## Questions about scene geometry
::::::::::

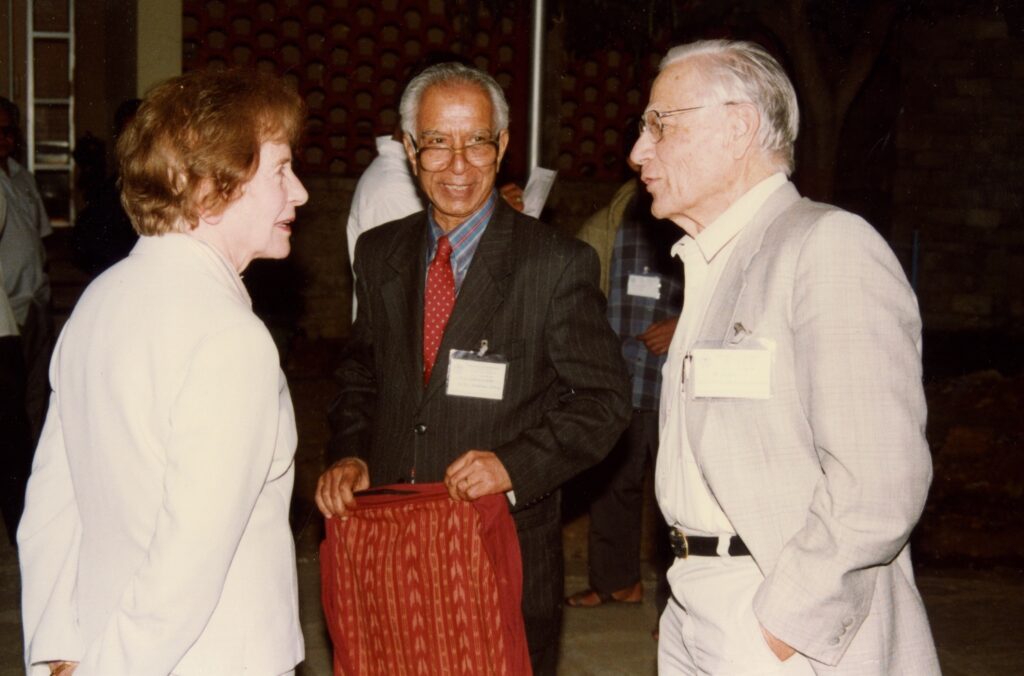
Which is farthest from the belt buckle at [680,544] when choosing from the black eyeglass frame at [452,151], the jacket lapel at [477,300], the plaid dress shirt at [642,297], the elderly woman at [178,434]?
the plaid dress shirt at [642,297]

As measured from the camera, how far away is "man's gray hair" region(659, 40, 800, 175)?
2260 millimetres

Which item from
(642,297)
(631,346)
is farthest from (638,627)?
(642,297)

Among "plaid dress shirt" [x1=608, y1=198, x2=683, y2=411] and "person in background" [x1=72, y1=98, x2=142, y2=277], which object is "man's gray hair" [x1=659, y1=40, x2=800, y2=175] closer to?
"plaid dress shirt" [x1=608, y1=198, x2=683, y2=411]

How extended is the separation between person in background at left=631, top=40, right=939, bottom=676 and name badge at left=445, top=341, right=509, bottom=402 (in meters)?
0.65

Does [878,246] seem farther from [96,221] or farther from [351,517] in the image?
[96,221]

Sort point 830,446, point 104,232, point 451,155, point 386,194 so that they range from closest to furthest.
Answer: point 830,446
point 451,155
point 386,194
point 104,232

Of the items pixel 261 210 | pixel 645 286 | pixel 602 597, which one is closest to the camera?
pixel 261 210

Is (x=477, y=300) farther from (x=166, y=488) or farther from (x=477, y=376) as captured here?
(x=166, y=488)

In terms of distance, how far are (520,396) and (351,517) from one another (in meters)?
0.52

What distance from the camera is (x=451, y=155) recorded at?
300 cm

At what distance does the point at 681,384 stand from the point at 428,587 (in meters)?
0.81

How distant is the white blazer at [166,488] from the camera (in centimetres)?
→ 182

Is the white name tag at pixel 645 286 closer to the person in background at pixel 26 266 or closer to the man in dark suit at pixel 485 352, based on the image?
the man in dark suit at pixel 485 352

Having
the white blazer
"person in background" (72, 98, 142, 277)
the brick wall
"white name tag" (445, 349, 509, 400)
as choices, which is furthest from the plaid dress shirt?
the brick wall
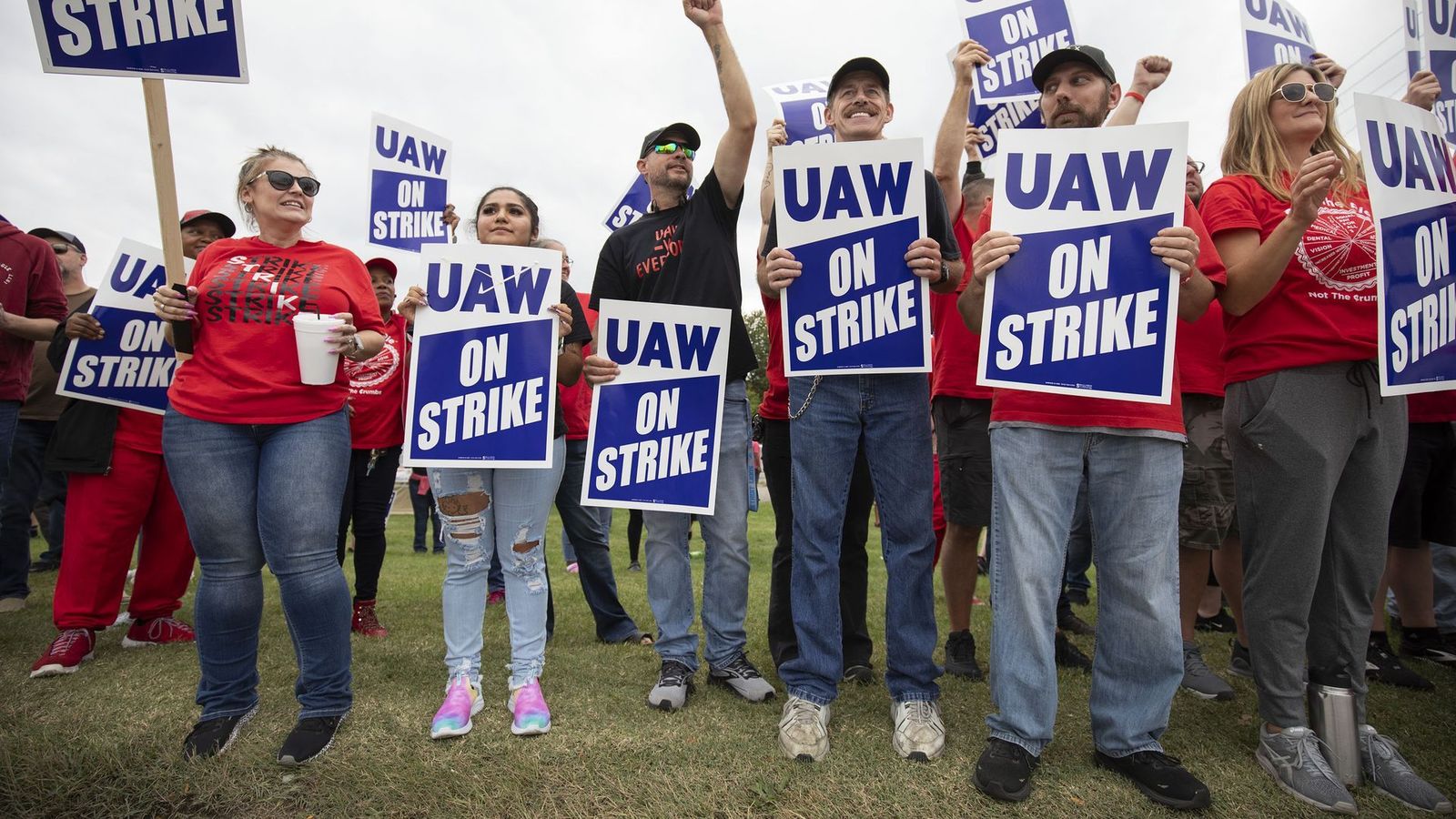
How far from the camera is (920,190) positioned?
2.82 meters

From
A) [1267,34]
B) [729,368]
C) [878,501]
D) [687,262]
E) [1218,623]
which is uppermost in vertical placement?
[1267,34]

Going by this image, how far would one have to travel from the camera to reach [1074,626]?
15.2ft

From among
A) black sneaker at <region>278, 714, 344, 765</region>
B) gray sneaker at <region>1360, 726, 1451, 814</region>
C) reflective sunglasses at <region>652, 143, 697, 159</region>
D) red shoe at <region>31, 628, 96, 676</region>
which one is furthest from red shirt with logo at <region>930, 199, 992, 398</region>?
red shoe at <region>31, 628, 96, 676</region>

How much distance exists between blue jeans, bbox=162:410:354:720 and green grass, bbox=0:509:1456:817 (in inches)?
8.5

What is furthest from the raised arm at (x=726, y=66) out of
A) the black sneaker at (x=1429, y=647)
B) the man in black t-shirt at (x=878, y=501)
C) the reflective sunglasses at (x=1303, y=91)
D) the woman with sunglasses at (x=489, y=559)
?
the black sneaker at (x=1429, y=647)

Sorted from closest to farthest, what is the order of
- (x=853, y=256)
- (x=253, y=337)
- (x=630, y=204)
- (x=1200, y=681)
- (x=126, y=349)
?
(x=253, y=337) → (x=853, y=256) → (x=1200, y=681) → (x=126, y=349) → (x=630, y=204)

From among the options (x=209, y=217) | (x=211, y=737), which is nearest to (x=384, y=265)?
(x=209, y=217)

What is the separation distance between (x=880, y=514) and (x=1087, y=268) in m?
1.20

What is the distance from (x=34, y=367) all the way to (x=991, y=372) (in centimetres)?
628

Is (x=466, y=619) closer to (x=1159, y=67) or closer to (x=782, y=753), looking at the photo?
(x=782, y=753)

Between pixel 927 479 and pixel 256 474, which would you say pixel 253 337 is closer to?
pixel 256 474

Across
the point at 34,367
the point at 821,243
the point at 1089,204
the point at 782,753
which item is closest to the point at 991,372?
the point at 1089,204

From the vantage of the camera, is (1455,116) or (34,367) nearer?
(1455,116)

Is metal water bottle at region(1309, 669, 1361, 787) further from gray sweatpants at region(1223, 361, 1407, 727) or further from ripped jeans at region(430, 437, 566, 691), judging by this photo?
ripped jeans at region(430, 437, 566, 691)
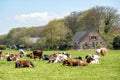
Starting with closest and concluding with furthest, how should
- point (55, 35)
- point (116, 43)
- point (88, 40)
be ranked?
point (116, 43) < point (88, 40) < point (55, 35)

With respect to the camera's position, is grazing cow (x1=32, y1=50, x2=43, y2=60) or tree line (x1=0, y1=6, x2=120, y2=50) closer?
grazing cow (x1=32, y1=50, x2=43, y2=60)

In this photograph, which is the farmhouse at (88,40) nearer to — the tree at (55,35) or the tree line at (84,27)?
the tree line at (84,27)

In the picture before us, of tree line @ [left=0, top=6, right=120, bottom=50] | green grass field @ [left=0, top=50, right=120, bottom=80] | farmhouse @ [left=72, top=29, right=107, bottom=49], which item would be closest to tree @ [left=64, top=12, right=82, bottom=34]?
tree line @ [left=0, top=6, right=120, bottom=50]

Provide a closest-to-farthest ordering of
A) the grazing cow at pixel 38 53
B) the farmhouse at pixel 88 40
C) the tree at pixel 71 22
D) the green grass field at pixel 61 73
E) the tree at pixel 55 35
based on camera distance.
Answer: the green grass field at pixel 61 73 < the grazing cow at pixel 38 53 < the tree at pixel 55 35 < the farmhouse at pixel 88 40 < the tree at pixel 71 22

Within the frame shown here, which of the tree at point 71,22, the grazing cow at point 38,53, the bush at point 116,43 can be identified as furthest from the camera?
the tree at point 71,22

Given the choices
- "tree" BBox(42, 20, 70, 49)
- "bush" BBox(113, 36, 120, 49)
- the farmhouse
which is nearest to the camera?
"bush" BBox(113, 36, 120, 49)

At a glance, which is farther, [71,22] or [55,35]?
[71,22]

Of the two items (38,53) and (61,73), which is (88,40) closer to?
(38,53)

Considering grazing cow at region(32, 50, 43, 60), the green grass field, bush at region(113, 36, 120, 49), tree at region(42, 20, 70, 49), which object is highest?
Result: tree at region(42, 20, 70, 49)

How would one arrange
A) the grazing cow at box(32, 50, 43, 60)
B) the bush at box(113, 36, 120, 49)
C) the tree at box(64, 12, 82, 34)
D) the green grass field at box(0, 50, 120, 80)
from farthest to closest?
1. the tree at box(64, 12, 82, 34)
2. the bush at box(113, 36, 120, 49)
3. the grazing cow at box(32, 50, 43, 60)
4. the green grass field at box(0, 50, 120, 80)

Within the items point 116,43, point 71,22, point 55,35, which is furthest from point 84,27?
point 116,43

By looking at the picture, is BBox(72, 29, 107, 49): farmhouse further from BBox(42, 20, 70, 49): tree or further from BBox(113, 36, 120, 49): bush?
BBox(113, 36, 120, 49): bush

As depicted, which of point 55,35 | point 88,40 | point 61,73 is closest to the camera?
point 61,73

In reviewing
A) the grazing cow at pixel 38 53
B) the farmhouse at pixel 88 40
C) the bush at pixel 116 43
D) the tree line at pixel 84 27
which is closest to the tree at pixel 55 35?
the tree line at pixel 84 27
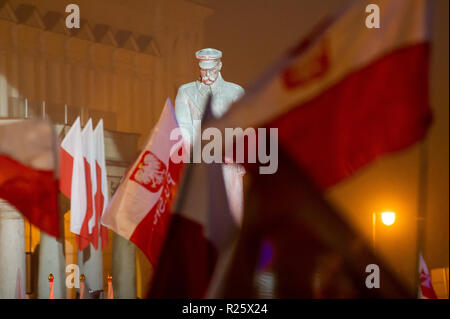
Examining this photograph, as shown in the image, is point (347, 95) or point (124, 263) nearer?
point (347, 95)

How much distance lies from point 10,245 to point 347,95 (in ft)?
35.9

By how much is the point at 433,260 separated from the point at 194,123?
24.9ft

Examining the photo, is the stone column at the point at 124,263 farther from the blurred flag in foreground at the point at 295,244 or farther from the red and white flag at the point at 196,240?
the blurred flag in foreground at the point at 295,244

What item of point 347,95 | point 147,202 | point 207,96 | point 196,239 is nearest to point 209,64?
point 207,96

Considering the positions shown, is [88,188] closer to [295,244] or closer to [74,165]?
[74,165]

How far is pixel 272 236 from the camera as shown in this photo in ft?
15.8

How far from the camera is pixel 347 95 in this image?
5.30 m

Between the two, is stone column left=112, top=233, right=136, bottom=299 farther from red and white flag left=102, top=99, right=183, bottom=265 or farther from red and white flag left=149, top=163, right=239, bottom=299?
red and white flag left=149, top=163, right=239, bottom=299

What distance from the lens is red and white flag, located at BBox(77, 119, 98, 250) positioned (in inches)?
440

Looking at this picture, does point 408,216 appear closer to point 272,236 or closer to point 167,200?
point 167,200

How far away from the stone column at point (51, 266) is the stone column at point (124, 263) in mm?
1057

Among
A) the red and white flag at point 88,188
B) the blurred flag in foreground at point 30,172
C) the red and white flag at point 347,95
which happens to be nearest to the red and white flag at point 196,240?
the red and white flag at point 347,95

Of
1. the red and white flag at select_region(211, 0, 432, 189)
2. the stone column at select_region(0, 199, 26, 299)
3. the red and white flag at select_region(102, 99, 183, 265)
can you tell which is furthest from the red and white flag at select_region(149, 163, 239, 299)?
the stone column at select_region(0, 199, 26, 299)
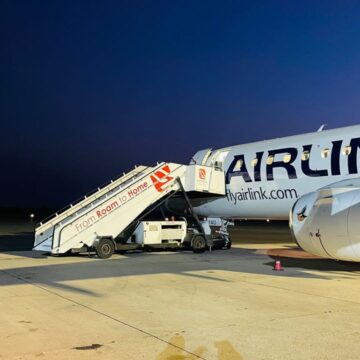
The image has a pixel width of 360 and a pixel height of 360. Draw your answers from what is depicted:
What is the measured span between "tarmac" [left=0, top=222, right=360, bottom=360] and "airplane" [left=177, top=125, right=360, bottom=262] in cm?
115

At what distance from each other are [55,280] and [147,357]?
682 cm

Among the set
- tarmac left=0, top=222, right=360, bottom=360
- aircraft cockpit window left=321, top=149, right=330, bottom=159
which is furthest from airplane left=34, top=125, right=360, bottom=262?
tarmac left=0, top=222, right=360, bottom=360

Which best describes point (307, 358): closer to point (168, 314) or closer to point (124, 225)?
point (168, 314)

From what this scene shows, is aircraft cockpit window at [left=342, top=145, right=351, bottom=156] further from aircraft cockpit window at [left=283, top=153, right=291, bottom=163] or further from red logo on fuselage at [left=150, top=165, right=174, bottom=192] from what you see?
red logo on fuselage at [left=150, top=165, right=174, bottom=192]

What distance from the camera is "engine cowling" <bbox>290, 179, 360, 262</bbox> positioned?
36.4 ft

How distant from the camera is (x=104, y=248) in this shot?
17297 mm

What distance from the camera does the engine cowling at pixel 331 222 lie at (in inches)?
437

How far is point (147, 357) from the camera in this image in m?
5.88

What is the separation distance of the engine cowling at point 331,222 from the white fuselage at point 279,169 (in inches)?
105

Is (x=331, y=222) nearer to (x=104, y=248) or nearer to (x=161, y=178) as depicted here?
(x=104, y=248)

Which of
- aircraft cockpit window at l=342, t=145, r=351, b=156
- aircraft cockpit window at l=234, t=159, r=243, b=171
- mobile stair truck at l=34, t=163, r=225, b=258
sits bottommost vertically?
mobile stair truck at l=34, t=163, r=225, b=258

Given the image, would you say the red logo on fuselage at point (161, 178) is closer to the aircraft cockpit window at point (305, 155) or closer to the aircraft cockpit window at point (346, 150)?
the aircraft cockpit window at point (305, 155)

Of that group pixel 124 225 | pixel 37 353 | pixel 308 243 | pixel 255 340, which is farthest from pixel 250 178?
pixel 37 353

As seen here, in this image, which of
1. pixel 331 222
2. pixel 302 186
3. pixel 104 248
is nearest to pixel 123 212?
pixel 104 248
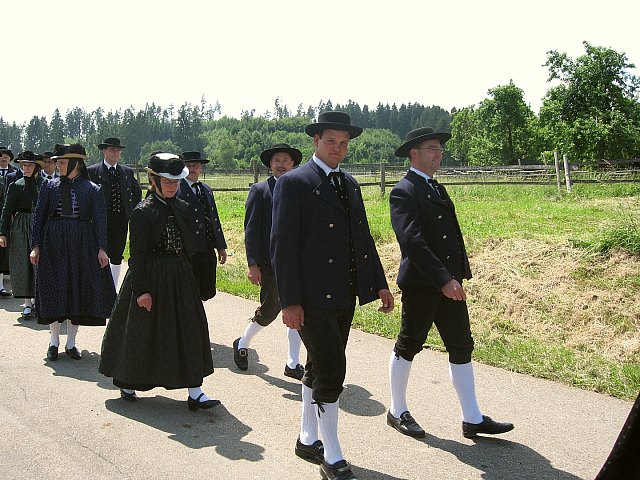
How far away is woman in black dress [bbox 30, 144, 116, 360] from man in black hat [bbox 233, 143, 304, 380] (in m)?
1.62

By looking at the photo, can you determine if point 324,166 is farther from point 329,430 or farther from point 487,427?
point 487,427

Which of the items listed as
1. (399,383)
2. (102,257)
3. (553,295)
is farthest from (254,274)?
(553,295)

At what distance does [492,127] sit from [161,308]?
2491 inches

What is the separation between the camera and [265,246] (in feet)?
21.3

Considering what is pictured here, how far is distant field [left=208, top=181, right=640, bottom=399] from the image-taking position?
6358mm

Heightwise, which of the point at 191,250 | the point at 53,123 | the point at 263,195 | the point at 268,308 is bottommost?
the point at 268,308

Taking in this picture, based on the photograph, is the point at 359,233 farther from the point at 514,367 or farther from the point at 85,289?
the point at 85,289

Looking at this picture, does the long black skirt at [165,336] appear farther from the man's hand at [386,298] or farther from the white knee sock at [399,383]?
the man's hand at [386,298]

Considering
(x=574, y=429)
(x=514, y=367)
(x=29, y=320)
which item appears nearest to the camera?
(x=574, y=429)

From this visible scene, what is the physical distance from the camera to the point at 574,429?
484 cm

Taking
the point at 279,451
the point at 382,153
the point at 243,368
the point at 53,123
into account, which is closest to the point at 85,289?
the point at 243,368

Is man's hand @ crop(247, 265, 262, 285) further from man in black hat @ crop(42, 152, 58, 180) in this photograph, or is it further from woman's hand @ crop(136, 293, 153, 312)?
man in black hat @ crop(42, 152, 58, 180)

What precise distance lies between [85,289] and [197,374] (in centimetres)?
222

::::::::::

## Stated problem
Reproduce only the lines running from the one with "From this visible" through the final line of the listing above, both ends included.

## Result for this task
From this visible scene, what is the physical distance from the camera to the point at 574,429?
484 cm

Taking
the point at 279,451
the point at 382,153
the point at 243,368
the point at 53,123
into account, which is closest to the point at 85,289?
the point at 243,368

Is man's hand @ crop(247, 265, 262, 285) further from man in black hat @ crop(42, 152, 58, 180) in this photograph, or is it further from woman's hand @ crop(136, 293, 153, 312)?
man in black hat @ crop(42, 152, 58, 180)

What precise distance lies between [85,289] and [197,374] (in centimetres)?
222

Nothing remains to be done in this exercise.